しかし、もともと生産年齢人口と労働力人口は別物なので、新しい定義をしたからといって労働力が増えるわけではない。生産年齢人口の定義がどうであれ、働く意欲と能力を持っている人ができるだけ働けるような場を準備していくことが重要なのである。
そこで、労働力人口の推移を見ると、1998年の6793万人をピークに減少し続けてきており、2013年は6577万人となっている。15年間で216万人も減ったことになる。

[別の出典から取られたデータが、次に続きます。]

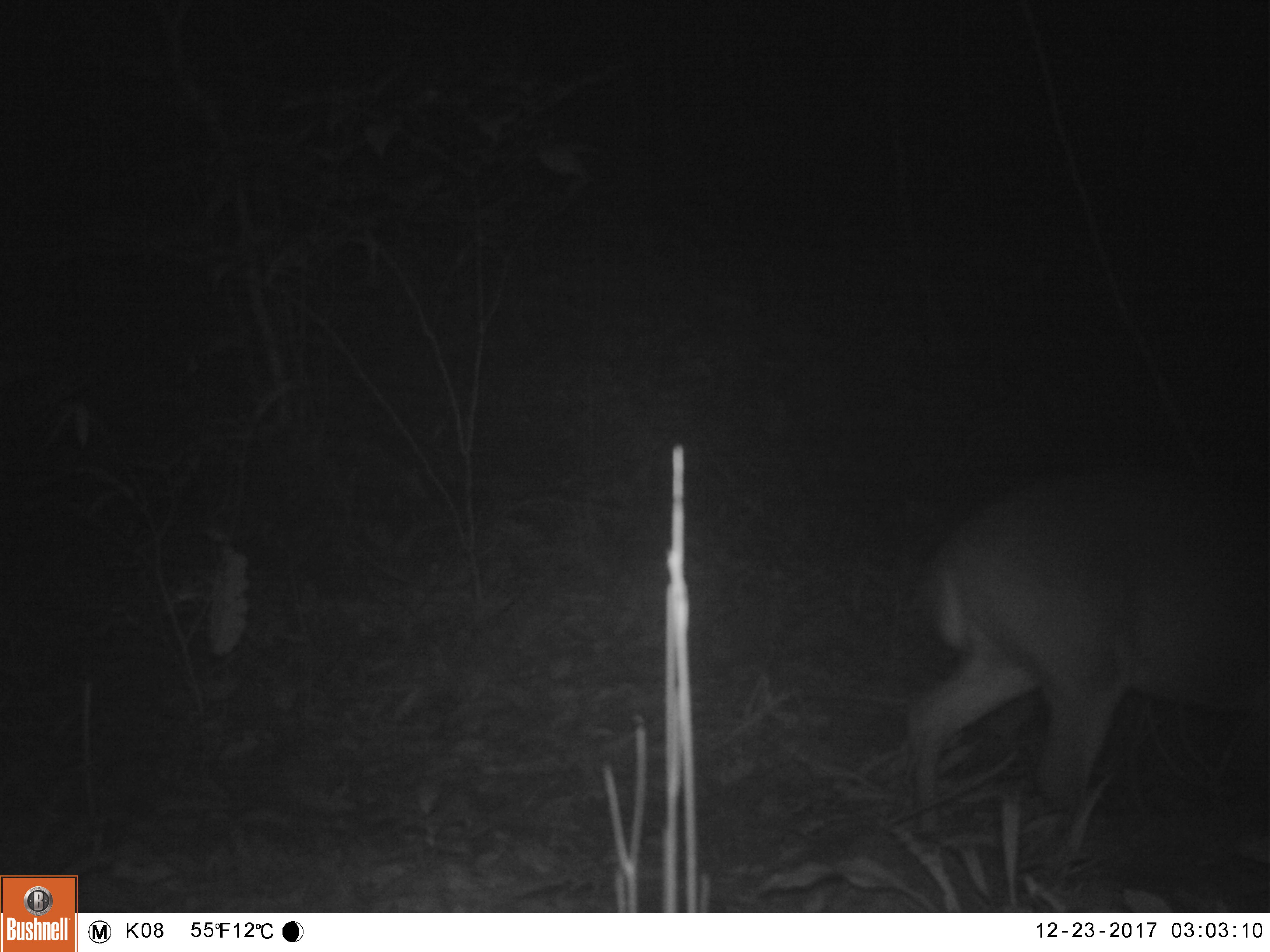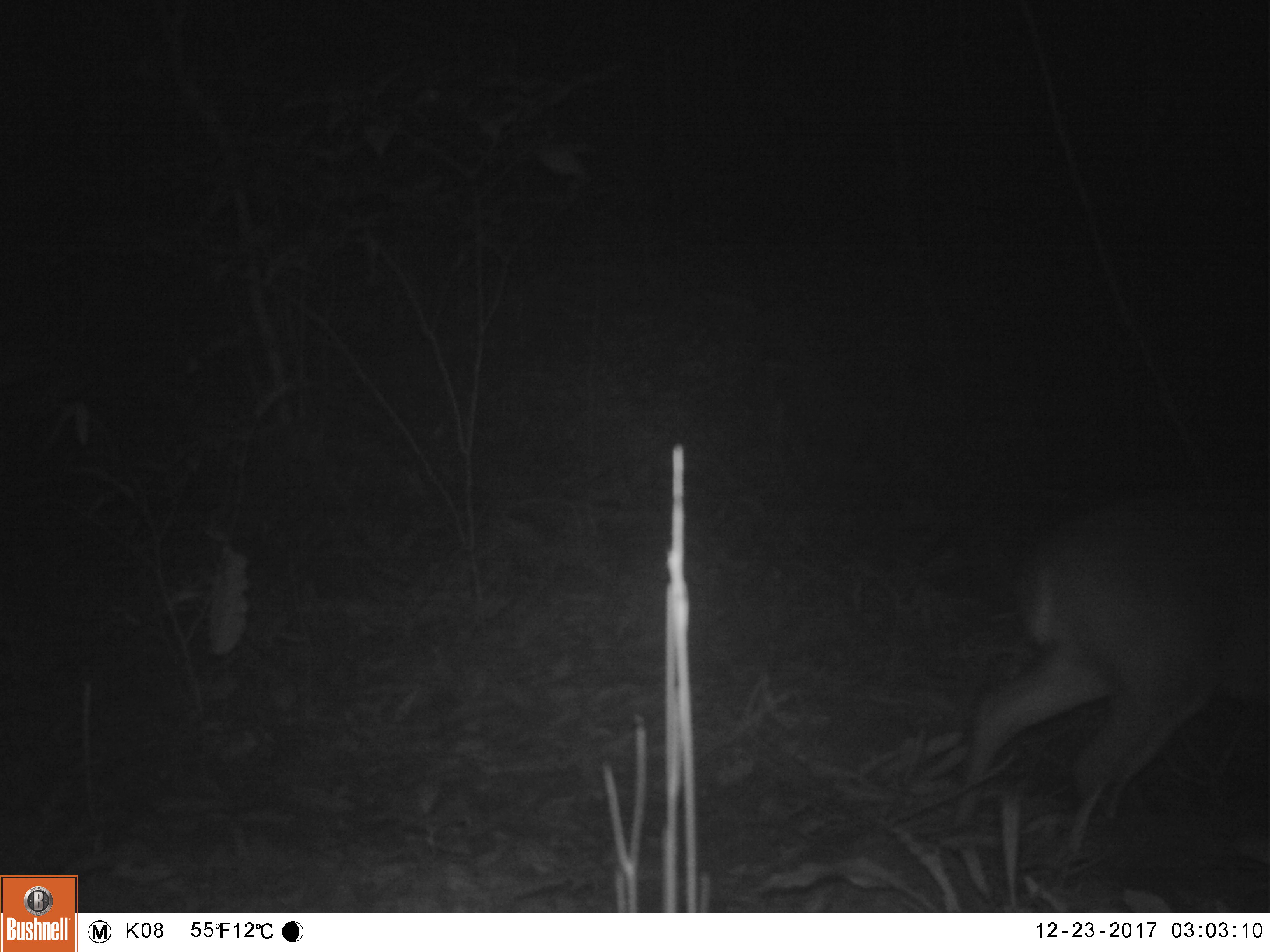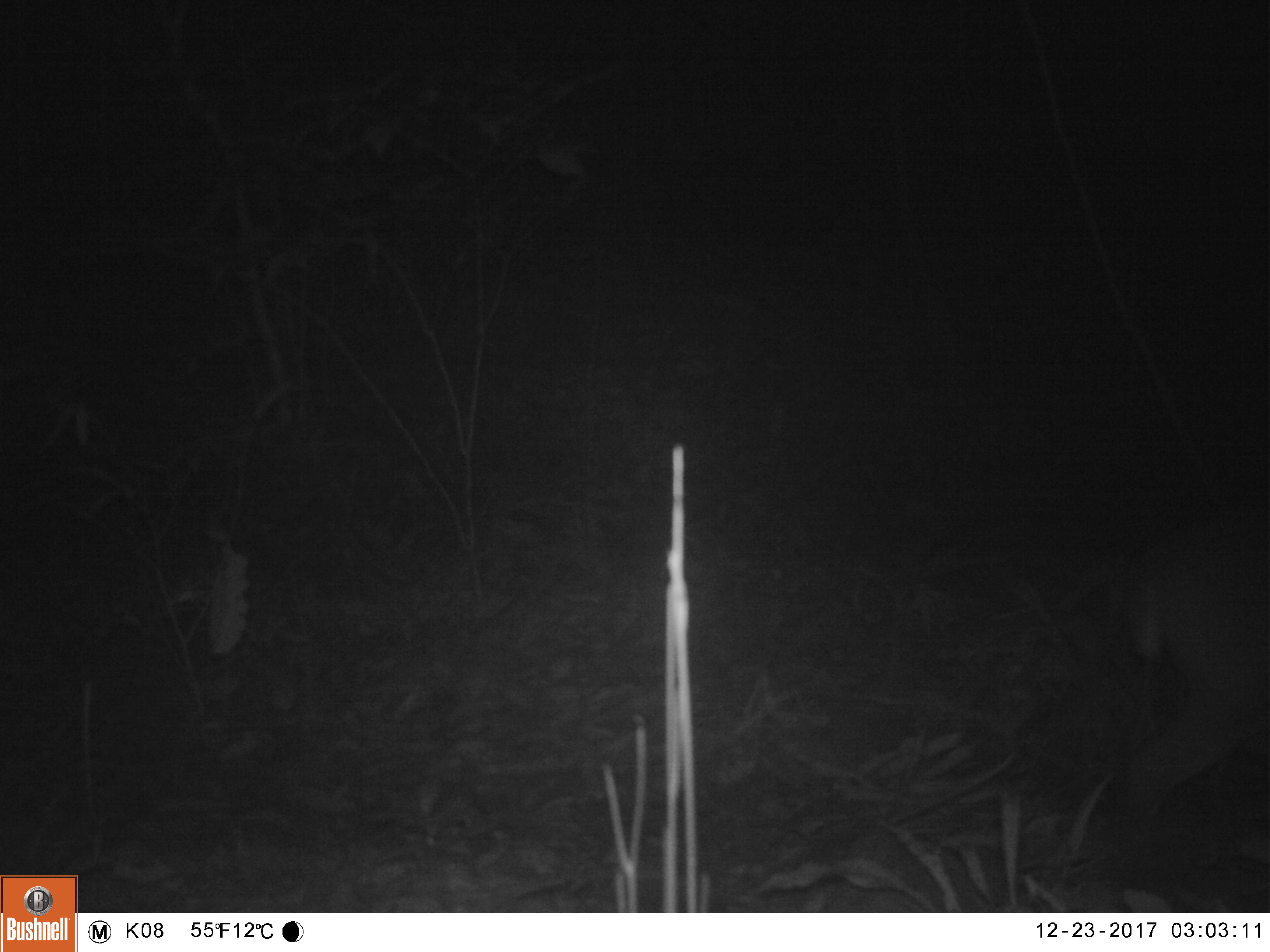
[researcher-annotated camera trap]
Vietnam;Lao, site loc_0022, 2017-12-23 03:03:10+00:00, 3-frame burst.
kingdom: Animalia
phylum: Chordata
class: Mammalia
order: Artiodactyla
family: Cervidae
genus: Muntiacus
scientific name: Muntiacus vuquangensis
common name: large-antlered muntjac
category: large antlered muntjac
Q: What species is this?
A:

私は、『人口負荷社会』(日経プレミアシリーズ)を書いた時、今後はどう転んでも労働力は不足するはずだと考えた。その部分を述べた章のタイトルを「大労働力不足時代へ」としたことからもそれが分かるだろう。しかし、現実には労働力不足は発生しなかった。逆に、若者の雇用情勢が悪化し、政府は雇用機会の確保に腐心する状態が続いた。これは、人口面から労働力の供給は減っていたものの、経済実態面から労働力の需要がもっと減ったからである。つまり、表面化はしなかったものの、潜在的な労働不足要因は常に底流として、次第にその勢いを増しながら流れ続けていたのである。
その潜在的労働力不足は、ここにきてついに表面化してきたようだ。日本の景気は、アベノミクス登場の2012年11月頃から回復しつつあるのだが、その中で雇用情勢はかなり急速に改善しつつある。2012年10月には4.1%だった失業率は、2014年3月には3.6%に低下し、0.82倍だった有効求人倍率は1.07まで上昇してきた。
こうした中で女性労働力や外国人労働力の活用策などが急遽議論され始めたが、泥縄的だとの印象を免れない。いずれも長期的な課題に対する構造的な政策としてもっと早くから準備しておくべきことであった。
この労働力不足問題に象徴されるように、これから日本の経済社会では、人口構造の変化によって生み出される諸問題が次々に、いろいろな形態をとって噴出してくるだろう。それは、経済社会の底流として、人口オーナスという流れが、次第に勢いを増しながら確実に流れ続けているからなのだ。